TEKS HALAMAN —
- - - - - - -

Untuk suksesnya sebuah cita-cita, dibutuhkan perencanaan sebaik mungkin. Seseorang yang ingin bepergian jauh berkendara sepeda motor, minimalnya harus siap fisiknya. Kesehatan kalau bisa 100% mendukung. Kendaraannya pun dalam keadaan prima. Pastikan oli mesin masih layak, mesin tidak ada kendala, lampu tidak ada masalah, ban dan rem juga berfungsi optimal. Jas hujan, uang saku, alat komunikasi tidak boleh ketinggalan.
Lain lagi bagi yang ingin membangun rumah. Tentu perencanaannya akan lebih rumit dan sedetail mungkin. Agar tidak ada misplanning, pembengkakan biaya, dan yang pasti rumah tersebut benar-benar nyaman dan fungsional. Waktu, pikiran, dan tenaga dalam persiapannya akan semakin tersita. Semakin baik dan sempurna persiapannya, risiko kesalahan akan semakin kecil, dan peluang keberhasilannya pun semakin besar. Ini semua setelah takdir Allah l tentunya.
Ya, semakin besar sebuah rencana, butuh persiapan lebih matang. Semakin besar tanggung jawab beban amanah, memang semakin membutuhkan tingkat kemampuan yang lebih tinggi.
Menjadi kepala keluarga adalah tanggung jawab yang besar. Kurang cakap dalam mengemban amanah ini akan berakibat fatal. Apalagi yang menyia-nyiakannya. Bukan sekadar resiko ban kempes, rumah bocor, dan semacamnya. Namun, bisa jadi rumah tangga hancur, ketenangan raib tidak bisa diraih. Tidak ada kesejahteraan apalagi kedamaian hati. Bukan hanya gagal dalam kehidupan dunia, bisa jadi akan menjadi keluh kesal dalam penyesalan berkepanjangan di akhirat. Akibat berat ini hendaknya selalu dingat. Selamat darinya harus menjadi inti target sebuah hidup.

- - - - - - -

INFORMASI YANG DIBERIKAN —
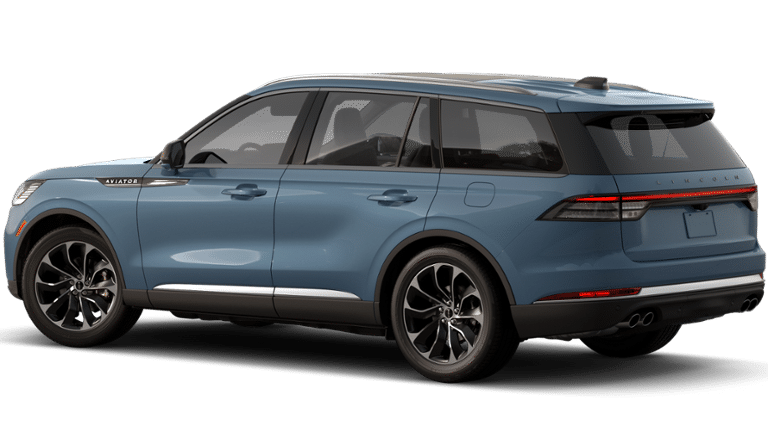 2026 Lincoln Aviator Azul SUV/Crossover Tracción en las cuatro ruedas Automática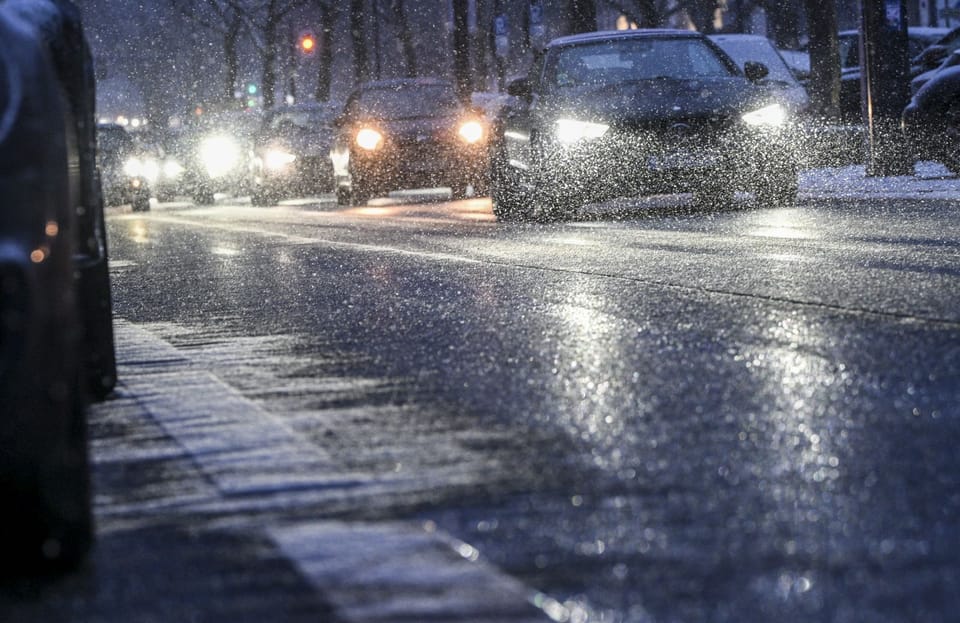 Regulile privind utilizarea anvelopelor de iarnă în România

- - - - - - -

Teruskan teks tentang persiapan matang dan tanggung jawab sebagai kepala keluarga, dimulai tepat setelah kalimat terakhirnya.

Maka wajib sadar sepenuhnya bahwa anak adalah tanggung jawab orang tua. Hanya dengan pendidikan agama yang maksimal beban amanah itu tertunaikan. Sehingga sebagai orang tua harus memiliki modal dasar dalam pendidikan mereka, yaitu ilmu. Ilmu agama. Ini mutlak. Terutama materi tauhid dan akidah yang menjadi dasar ilmu terpenting. Akhlak dan adab juga tidak boleh dikesampingkan. Karena orang tua akan banyak mengajarkan kepada anak melalui prilakunya. Artinya anak akan menyerap segala yang ia lihat dan ia dengar di rumahnya. Bagaimana ayah bicara kepada ibu, bagaimana ibu menjawabnya, cara makan, duduk, dan semuanya. Sejak anak keluar menghirup udara dunia, ia mulai belajar dengan alam sekitar. Oleh sebab itu, ia akan sangat terbentuk menyesuai lingkungan terdekatnya, dalam hal ini kedua orang tua.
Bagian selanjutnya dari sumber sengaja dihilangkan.